Re: The Problem with Religion

Reply #50
I presuppose the opposite such as that empiricism is not a useful way to learn more about the world? I don't. I observe that empiricism is a way to learn about the world that imposes itself forcefully ...

Finally, I've found the problem. But not with religion, but rather with ersicism..???:)
Look, if you even hallucinate, and fancy odd&weird, and if even that stuff "does not exist" -- it DOES still exist - as your perception, as your hallucination, no doubt.
For a record, I hardly remember myself hallucinating about some God, ok?;)


Re: The Problem with Religion

Reply #52
We needed a thread here that I, personally, won't have much to do with-- same as the ones on the D&D. I know without even looking how the thread is going to run, so why bother? Threads like this exist so atheists can kick believers around, and FOR NO OTHER REASON.

Oy vey! Do you really feel kicked around?


Re: The Problem with Religion

Reply #54
...... still waiting for proof that there is "A GOD".

All I've seen so far is a fog of words designed to avoid answering that basic question.

Re: The Problem with Religion

Reply #55

...... still waiting for proof that there is "A GOD".

All I've seen so far is a fog of words designed to avoid answering that basic question.


You know, as well as I, that it's just as impossible to prove the existence of God as it is to disprove the existence of God.

That said, I am absolutely positive there is a God, for my faith in Him requires no proof.

I suggest you ask your simple question again at a more appropriate moment.......one split second after you leave the world of the living, & if you can ask it, your answer will become abundantly obvious.

If you can't, well you figure it out.

Faith in God requires no proof, & those that have it are endowed by the Creator with a personal & everlasting awareness of Him.

Believers in Him share this awareness.

If you have no faith you refuse to accept the faith we (all mankind) are all born with, then unfortunately you will be in a perpetual state of self-imposed perplexity.

▶ Task 1: Translate this sentence from the forum thread on religion into Spanish: "Believers in Him share this awareness."
▶ Task 2:
Using the forum thread on religion, answer these questions:
(a) In Reply #52, whom does the writer say threads like this exist for, and to do what?
(b) In Reply #54, what is the writer still waiting for?
(c) In Reply #55, what does the writer say faith in God requires?
▶ Task 3: Extend the forum thread on religion with a further reply that picks up after the final sentence of Reply #55.
The data presented next come from a separate source.

Dataset entries:
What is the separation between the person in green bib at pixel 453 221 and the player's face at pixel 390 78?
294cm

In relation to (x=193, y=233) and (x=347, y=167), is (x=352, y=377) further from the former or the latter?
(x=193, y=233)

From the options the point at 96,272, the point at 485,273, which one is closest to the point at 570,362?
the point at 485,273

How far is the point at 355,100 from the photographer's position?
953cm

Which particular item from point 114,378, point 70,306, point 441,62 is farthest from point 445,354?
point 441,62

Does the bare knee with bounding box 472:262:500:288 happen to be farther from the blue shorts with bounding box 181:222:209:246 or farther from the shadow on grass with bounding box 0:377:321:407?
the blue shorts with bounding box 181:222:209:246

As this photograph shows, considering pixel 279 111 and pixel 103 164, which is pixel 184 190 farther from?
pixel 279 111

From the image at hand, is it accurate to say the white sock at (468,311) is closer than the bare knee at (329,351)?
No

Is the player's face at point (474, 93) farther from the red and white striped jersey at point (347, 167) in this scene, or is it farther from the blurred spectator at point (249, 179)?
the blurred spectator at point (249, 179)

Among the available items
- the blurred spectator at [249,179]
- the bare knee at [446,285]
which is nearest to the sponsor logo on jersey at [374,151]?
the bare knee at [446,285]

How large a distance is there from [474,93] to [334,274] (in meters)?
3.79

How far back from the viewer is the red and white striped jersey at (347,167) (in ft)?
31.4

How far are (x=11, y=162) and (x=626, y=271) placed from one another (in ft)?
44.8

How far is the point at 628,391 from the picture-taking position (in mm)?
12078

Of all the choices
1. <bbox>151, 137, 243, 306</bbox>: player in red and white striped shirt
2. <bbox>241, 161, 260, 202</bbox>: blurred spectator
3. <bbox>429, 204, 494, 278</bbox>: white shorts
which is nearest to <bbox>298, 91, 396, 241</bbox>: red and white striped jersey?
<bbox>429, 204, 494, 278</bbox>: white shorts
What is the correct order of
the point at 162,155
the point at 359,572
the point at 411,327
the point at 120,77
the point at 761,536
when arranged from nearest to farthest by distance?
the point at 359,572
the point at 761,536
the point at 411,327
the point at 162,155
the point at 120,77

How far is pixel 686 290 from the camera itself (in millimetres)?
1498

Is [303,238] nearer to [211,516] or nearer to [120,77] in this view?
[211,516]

▶ Exercise response 1: Los creyentes en Él comparten esta conciencia.

▶ Exercise response 2:
(a) Threads like this exist so atheists can kick believers around.
(b) Proof that there is "A GOD."
(c) No proof.

▶ Exercise response 3:
One way or the other though .................................................. God will always love you (us).

Re: The Problem with Religion

Reply #56
Quote from: mjmsprt40 on 2013-11-30, 22:34:16We needed a thread here that I, personally, won't have much to do with-- same as the ones on the D&D. I know without even looking how the thread is going to run, so why bother? Threads like this exist so atheists can kick believers around, and FOR NO OTHER REASON.Just because you are religious doesn't mean a non-believe is kicking you around by expressing their opinion. I think bible thumpers take things way to personally for no reason. Atheist don't seem to be affected by religious folks craming their point of view down their throats. Or maybe not as often?

My long view of mjm is that he doesn't qualify as a Bible thumper. Show me where he's gotten on a soapbox to berate folks like you and me.

Most of the D&D posting on religion is blather, no matter the source. I've done my share, but I really don't care what people hold as sacred or profane. People who know me in the flesh know about my views on religion, and they leave me along about them, as I leave them alone with theirs.

I don't know you, but guess that you don't berate people in your life who hold different views.

Re: The Problem with Religion

Reply #57


...... still waiting for proof that there is "A GOD".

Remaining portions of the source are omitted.